Inspiration:
Since there are limited ways to manage and control funds on Aleo at the protocol level we thought account abstraction and decoupling fund management from the user account would be an interesting idea to explore.
What it does
It provides users with multi-sig options, ability to create blacklist or whitelists and propose transfers with custom amount of signers.
How we built it
We iterated through the program multiple times to strike a balance between privacy and on-chain computation fees and and eventually came up with a standard for a private multi-sig proposal system to propose different operations and it can be reused by other projects (changing modes, transfers, blacklisting, adding signers, etc).
Challenges we ran into
We had a few problems trying to deploy programs through the leo wallet and testing our program, we also had a few challenges trying to utilize the Sharded state to its fullest potential.

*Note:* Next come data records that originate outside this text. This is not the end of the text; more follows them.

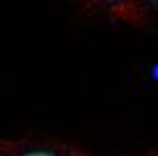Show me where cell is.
Instances as JSON below:
<instances>
[{"instance_id":"6da1fadb","label":"cell","mask_w":158,"mask_h":156,"mask_svg":"<svg viewBox=\"0 0 158 156\" xmlns=\"http://www.w3.org/2000/svg\"><path fill=\"white\" fill-rule=\"evenodd\" d=\"M22 156H56L53 152H48V150H32V152H26Z\"/></svg>"},{"instance_id":"7a4b0ae2","label":"cell","mask_w":158,"mask_h":156,"mask_svg":"<svg viewBox=\"0 0 158 156\" xmlns=\"http://www.w3.org/2000/svg\"><path fill=\"white\" fill-rule=\"evenodd\" d=\"M150 75H152V79H154V81H158V63H156V65H152Z\"/></svg>"},{"instance_id":"3957f363","label":"cell","mask_w":158,"mask_h":156,"mask_svg":"<svg viewBox=\"0 0 158 156\" xmlns=\"http://www.w3.org/2000/svg\"><path fill=\"white\" fill-rule=\"evenodd\" d=\"M113 2H117V0H113Z\"/></svg>"},{"instance_id":"277c9868","label":"cell","mask_w":158,"mask_h":156,"mask_svg":"<svg viewBox=\"0 0 158 156\" xmlns=\"http://www.w3.org/2000/svg\"><path fill=\"white\" fill-rule=\"evenodd\" d=\"M154 2H158V0H154Z\"/></svg>"},{"instance_id":"5b68a950","label":"cell","mask_w":158,"mask_h":156,"mask_svg":"<svg viewBox=\"0 0 158 156\" xmlns=\"http://www.w3.org/2000/svg\"><path fill=\"white\" fill-rule=\"evenodd\" d=\"M0 156H2V154H0Z\"/></svg>"}]
</instances>
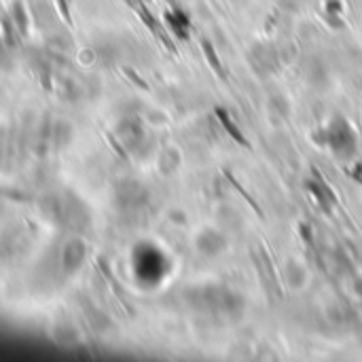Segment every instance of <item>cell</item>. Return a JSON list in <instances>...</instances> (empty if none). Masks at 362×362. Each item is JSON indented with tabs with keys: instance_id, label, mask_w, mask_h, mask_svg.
Instances as JSON below:
<instances>
[{
	"instance_id": "6da1fadb",
	"label": "cell",
	"mask_w": 362,
	"mask_h": 362,
	"mask_svg": "<svg viewBox=\"0 0 362 362\" xmlns=\"http://www.w3.org/2000/svg\"><path fill=\"white\" fill-rule=\"evenodd\" d=\"M314 140L344 161H350L358 153V134L344 115H333L320 129H316Z\"/></svg>"
},
{
	"instance_id": "7a4b0ae2",
	"label": "cell",
	"mask_w": 362,
	"mask_h": 362,
	"mask_svg": "<svg viewBox=\"0 0 362 362\" xmlns=\"http://www.w3.org/2000/svg\"><path fill=\"white\" fill-rule=\"evenodd\" d=\"M244 303L246 301L238 293L221 284H208L195 291V305L218 318H238L244 312Z\"/></svg>"
},
{
	"instance_id": "3957f363",
	"label": "cell",
	"mask_w": 362,
	"mask_h": 362,
	"mask_svg": "<svg viewBox=\"0 0 362 362\" xmlns=\"http://www.w3.org/2000/svg\"><path fill=\"white\" fill-rule=\"evenodd\" d=\"M195 246H197V250L204 257H216V255H221L227 248V238L221 231H216V229H204L197 235Z\"/></svg>"
},
{
	"instance_id": "277c9868",
	"label": "cell",
	"mask_w": 362,
	"mask_h": 362,
	"mask_svg": "<svg viewBox=\"0 0 362 362\" xmlns=\"http://www.w3.org/2000/svg\"><path fill=\"white\" fill-rule=\"evenodd\" d=\"M305 187H308V191L312 193V197L316 199V206H318L322 212L331 214L333 208H335V195H333V191L329 189V185H325L320 178H310V180L305 182Z\"/></svg>"
},
{
	"instance_id": "5b68a950",
	"label": "cell",
	"mask_w": 362,
	"mask_h": 362,
	"mask_svg": "<svg viewBox=\"0 0 362 362\" xmlns=\"http://www.w3.org/2000/svg\"><path fill=\"white\" fill-rule=\"evenodd\" d=\"M325 19L333 30H341L346 25V6L341 0H327L325 2Z\"/></svg>"
},
{
	"instance_id": "8992f818",
	"label": "cell",
	"mask_w": 362,
	"mask_h": 362,
	"mask_svg": "<svg viewBox=\"0 0 362 362\" xmlns=\"http://www.w3.org/2000/svg\"><path fill=\"white\" fill-rule=\"evenodd\" d=\"M218 115H221V121H223V125L227 127V132L231 134V138L233 140H238L240 144H244V146H248V142H246V138L242 136V132H240V127L231 121V117H229V112H225V110H221L218 108Z\"/></svg>"
}]
</instances>
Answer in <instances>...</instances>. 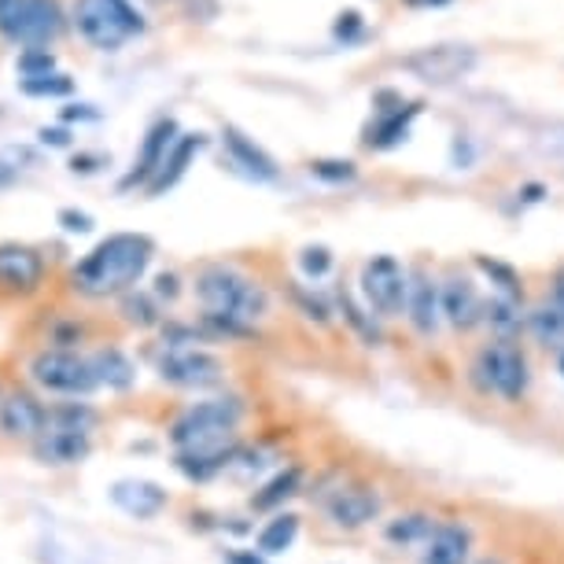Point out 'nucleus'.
I'll return each mask as SVG.
<instances>
[{
  "label": "nucleus",
  "instance_id": "f257e3e1",
  "mask_svg": "<svg viewBox=\"0 0 564 564\" xmlns=\"http://www.w3.org/2000/svg\"><path fill=\"white\" fill-rule=\"evenodd\" d=\"M155 259V240L144 232H111L100 240L85 259L74 265L70 281L82 295L108 300V295H126L137 289V281L148 273Z\"/></svg>",
  "mask_w": 564,
  "mask_h": 564
},
{
  "label": "nucleus",
  "instance_id": "f03ea898",
  "mask_svg": "<svg viewBox=\"0 0 564 564\" xmlns=\"http://www.w3.org/2000/svg\"><path fill=\"white\" fill-rule=\"evenodd\" d=\"M196 300L199 317H226V322L259 325L270 314V292L259 281H251L248 273L232 270V265H204L196 273Z\"/></svg>",
  "mask_w": 564,
  "mask_h": 564
},
{
  "label": "nucleus",
  "instance_id": "7ed1b4c3",
  "mask_svg": "<svg viewBox=\"0 0 564 564\" xmlns=\"http://www.w3.org/2000/svg\"><path fill=\"white\" fill-rule=\"evenodd\" d=\"M240 421H243V399L218 395L181 410L166 435L174 443V451H199V446H218L237 440Z\"/></svg>",
  "mask_w": 564,
  "mask_h": 564
},
{
  "label": "nucleus",
  "instance_id": "20e7f679",
  "mask_svg": "<svg viewBox=\"0 0 564 564\" xmlns=\"http://www.w3.org/2000/svg\"><path fill=\"white\" fill-rule=\"evenodd\" d=\"M74 26L100 52H119L130 37H141L148 23L130 0H78Z\"/></svg>",
  "mask_w": 564,
  "mask_h": 564
},
{
  "label": "nucleus",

Accomplishments that we're proud of
1-First account abstraction on the Aleo blockchain 2-Keeping identity of users almost entirely private 3-Ready-to-use features to allow a party to manage a shared account
What we learned
We learned a lot about how ZK proofs works under the hood and Leo programming language and its cryptography primitives.
What's next for Bastion
We are going to expand the project and explore adding additional features like setting Allowances and setting custom conditions for proposing transfer and also trying to optimize the program further to increase privacy and computation efficiency.
Also we are going to eventually fix the UI when the network and Leo wallet gets more stable.